TEXTE CITÉ:
%%

Rodolphe Casso a écrit sur la musique, le cinéma ou le jeu vidéo et cela se voit. Il y a quelque chose de cinématographique dans certains tableaux, dans cette insertion de plans très courts qui décrivent les interventions de ce qui reste des forces aéroportées de l'armée française. Il y a un rythme et des postures propres aux héros si prévisibles qui squattent les premiers rôles des films ou des séries américaines à gros budget. Il y a aussi la présence de la musique, depuis Brel ou Dassin jusqu'à la Drum and Bass ou la Techno hardcore aux BPM élevés ; des bruits et surtout le silence, un enjeu parmi d'autres dans le cache-cache avec les revenants qui est ici poussé jusqu'au bout de sa logique de façon presque foutraque. Car il y a surtout de l'humour et de l'ironie, tendre pour les personnages vers lesquels va la sympathie de l'auteur ou plus vacharde pour les pieds nickelés chaussés de rangers qui se rêvent en sauveurs du pays (le reste du monde, barbare, n'ayant de toutes manières aucune valeur).

%%

PROBLÈME À RÉSOUDRE:
Reproduisez intégralement le texte cité sur l'écriture de Rodolphe Casso. Ces données n'ont aucun lien avec le texte cité.

(Enregistrements issus d'une collection)
%%

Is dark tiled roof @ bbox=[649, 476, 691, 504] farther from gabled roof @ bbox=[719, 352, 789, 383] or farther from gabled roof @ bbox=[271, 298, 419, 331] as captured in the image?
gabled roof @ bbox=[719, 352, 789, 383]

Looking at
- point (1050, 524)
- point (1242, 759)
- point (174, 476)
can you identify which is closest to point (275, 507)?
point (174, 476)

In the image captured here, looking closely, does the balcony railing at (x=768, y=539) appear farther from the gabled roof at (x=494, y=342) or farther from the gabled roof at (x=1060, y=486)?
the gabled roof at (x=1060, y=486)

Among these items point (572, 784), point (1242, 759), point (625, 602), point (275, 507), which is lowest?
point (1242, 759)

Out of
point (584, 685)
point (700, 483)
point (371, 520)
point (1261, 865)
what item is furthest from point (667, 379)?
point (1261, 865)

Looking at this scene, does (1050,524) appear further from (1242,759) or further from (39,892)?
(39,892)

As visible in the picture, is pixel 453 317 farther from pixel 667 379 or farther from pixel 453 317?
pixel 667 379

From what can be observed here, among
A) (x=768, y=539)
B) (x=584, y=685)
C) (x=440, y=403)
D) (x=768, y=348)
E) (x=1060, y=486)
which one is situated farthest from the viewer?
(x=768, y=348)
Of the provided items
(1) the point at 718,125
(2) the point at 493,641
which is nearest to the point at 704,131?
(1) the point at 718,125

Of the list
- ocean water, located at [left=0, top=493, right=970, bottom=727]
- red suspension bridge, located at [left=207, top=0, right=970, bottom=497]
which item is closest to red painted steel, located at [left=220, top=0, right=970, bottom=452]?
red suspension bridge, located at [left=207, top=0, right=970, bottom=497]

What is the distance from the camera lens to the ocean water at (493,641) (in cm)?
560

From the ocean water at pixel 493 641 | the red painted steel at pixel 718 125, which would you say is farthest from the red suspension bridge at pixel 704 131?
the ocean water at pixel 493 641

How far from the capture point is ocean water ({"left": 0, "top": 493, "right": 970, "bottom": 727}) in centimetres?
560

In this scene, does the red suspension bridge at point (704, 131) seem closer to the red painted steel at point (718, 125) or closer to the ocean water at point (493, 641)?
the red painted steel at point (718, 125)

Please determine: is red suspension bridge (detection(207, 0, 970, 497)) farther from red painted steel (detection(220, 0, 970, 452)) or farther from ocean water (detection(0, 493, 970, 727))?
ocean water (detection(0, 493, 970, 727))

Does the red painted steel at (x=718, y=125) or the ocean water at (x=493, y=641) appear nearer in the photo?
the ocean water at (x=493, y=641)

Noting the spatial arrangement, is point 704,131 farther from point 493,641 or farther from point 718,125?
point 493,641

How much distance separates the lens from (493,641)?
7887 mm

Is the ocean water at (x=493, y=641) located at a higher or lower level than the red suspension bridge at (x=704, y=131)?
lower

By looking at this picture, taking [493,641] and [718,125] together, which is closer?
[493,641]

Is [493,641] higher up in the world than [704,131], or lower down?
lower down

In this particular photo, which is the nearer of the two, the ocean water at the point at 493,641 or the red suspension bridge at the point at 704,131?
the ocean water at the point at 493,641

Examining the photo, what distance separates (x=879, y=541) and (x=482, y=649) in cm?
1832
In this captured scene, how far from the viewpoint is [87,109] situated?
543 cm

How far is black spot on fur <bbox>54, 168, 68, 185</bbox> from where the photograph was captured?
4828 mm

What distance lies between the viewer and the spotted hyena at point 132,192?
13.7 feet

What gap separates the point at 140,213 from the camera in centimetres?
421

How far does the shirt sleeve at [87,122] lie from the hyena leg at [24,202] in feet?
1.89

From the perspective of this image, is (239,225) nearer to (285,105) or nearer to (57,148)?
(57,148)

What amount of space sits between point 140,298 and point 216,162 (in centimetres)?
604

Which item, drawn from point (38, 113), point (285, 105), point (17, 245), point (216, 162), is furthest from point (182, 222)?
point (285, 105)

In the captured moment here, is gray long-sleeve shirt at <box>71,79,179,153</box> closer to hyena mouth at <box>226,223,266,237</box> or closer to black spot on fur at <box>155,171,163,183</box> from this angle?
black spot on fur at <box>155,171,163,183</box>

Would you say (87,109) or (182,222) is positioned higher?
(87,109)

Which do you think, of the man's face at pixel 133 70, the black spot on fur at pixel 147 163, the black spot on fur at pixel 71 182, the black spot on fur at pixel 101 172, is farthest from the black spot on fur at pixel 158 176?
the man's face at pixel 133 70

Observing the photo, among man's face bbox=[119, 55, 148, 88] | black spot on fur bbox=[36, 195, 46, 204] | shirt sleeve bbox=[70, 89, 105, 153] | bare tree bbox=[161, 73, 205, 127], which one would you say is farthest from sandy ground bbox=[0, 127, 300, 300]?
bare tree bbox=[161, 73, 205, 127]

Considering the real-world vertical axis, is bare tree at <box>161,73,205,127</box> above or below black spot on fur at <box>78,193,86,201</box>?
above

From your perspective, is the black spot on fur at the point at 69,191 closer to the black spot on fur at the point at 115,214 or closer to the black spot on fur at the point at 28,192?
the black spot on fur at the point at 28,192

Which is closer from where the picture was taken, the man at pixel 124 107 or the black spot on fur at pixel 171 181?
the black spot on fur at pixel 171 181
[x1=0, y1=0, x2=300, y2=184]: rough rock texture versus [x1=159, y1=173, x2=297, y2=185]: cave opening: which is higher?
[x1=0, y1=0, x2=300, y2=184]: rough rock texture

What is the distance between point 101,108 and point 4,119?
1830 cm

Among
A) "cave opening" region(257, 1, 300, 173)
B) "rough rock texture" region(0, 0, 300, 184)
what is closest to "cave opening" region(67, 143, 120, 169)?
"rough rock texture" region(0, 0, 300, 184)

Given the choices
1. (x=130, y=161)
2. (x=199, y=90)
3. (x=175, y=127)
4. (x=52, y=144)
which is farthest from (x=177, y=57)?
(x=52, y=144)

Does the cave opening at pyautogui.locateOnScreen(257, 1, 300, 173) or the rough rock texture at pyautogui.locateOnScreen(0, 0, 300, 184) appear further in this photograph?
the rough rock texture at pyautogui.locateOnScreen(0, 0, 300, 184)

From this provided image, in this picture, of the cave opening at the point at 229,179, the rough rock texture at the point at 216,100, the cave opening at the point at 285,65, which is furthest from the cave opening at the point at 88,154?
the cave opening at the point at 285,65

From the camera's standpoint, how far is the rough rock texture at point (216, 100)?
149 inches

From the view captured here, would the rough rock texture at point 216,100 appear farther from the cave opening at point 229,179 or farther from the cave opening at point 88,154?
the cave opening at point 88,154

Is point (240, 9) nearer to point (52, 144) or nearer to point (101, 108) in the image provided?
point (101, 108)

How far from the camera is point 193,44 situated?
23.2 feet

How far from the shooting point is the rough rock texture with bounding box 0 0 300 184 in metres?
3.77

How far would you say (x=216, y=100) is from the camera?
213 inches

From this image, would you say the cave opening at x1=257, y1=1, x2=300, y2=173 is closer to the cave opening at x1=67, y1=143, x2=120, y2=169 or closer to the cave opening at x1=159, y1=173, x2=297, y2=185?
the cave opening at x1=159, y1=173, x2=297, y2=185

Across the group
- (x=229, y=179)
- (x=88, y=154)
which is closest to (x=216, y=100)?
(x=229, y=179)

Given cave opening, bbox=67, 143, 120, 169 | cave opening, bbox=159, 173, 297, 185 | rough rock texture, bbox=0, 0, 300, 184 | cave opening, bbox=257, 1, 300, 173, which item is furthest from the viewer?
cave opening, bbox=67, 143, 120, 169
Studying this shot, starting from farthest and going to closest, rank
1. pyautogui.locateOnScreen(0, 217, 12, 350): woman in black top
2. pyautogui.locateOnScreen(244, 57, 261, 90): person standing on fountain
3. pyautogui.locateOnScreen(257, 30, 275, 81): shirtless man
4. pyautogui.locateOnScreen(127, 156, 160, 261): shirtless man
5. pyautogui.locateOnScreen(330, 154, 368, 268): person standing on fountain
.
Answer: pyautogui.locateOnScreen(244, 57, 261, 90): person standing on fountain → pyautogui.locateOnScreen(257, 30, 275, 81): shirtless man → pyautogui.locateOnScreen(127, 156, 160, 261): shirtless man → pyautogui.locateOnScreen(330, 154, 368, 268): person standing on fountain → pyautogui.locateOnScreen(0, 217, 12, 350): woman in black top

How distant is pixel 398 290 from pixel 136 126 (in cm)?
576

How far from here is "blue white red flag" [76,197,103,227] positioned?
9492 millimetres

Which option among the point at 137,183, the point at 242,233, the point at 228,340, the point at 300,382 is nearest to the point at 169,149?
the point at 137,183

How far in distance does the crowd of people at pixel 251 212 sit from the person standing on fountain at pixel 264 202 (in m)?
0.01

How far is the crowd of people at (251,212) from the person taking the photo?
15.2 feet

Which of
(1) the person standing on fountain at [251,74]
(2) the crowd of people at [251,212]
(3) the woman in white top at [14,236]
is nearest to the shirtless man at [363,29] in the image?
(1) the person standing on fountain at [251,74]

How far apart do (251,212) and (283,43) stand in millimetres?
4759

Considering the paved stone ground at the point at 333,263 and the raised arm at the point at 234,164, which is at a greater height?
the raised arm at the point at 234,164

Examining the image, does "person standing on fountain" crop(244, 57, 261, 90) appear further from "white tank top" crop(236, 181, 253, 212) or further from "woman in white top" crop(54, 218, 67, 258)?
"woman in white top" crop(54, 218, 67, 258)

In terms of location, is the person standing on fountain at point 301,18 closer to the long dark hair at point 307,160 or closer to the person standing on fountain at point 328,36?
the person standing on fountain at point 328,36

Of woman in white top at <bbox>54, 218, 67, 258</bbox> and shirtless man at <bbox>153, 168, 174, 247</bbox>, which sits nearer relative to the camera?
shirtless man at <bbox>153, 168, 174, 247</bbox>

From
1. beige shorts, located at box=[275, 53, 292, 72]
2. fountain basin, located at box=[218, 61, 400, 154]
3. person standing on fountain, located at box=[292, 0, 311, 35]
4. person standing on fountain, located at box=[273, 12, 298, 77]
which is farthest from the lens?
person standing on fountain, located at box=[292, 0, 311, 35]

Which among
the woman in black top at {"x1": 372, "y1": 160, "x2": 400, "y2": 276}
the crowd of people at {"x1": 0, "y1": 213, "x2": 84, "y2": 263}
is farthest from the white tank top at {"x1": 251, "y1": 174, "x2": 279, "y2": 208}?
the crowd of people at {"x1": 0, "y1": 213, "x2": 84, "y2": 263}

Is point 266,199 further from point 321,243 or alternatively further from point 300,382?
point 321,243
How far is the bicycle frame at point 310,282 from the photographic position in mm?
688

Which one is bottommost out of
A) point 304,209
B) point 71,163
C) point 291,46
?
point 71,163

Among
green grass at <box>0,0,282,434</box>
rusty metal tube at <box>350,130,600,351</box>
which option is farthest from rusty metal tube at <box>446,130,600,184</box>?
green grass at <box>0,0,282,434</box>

%%

EXERCICE CORRIGÉ:
Rodolphe Casso a écrit sur la musique, le cinéma ou le jeu vidéo et cela se voit. Il y a quelque chose de cinématographique dans certains tableaux, dans cette insertion de plans très courts qui décrivent les interventions de ce qui reste des forces aéroportées de l'armée française. Il y a un rythme et des postures propres aux héros si prévisibles qui squattent les premiers rôles des films ou des séries américaines à gros budget. Il y a aussi la présence de la musique, depuis Brel ou Dassin jusqu'à la Drum and Bass ou la Techno hardcore aux BPM élevés ; des bruits et surtout le silence, un enjeu parmi d'autres dans le cache-cache avec les revenants qui est ici poussé jusqu'au bout de sa logique de façon presque foutraque. Car il y a surtout de l'humour et de l'ironie, tendre pour les personnages vers lesquels va la sympathie de l'auteur ou plus vacharde pour les pieds nickelés chaussés de rangers qui se rêvent en sauveurs du pays (le reste du monde, barbare, n'ayant de toutes manières aucune valeur).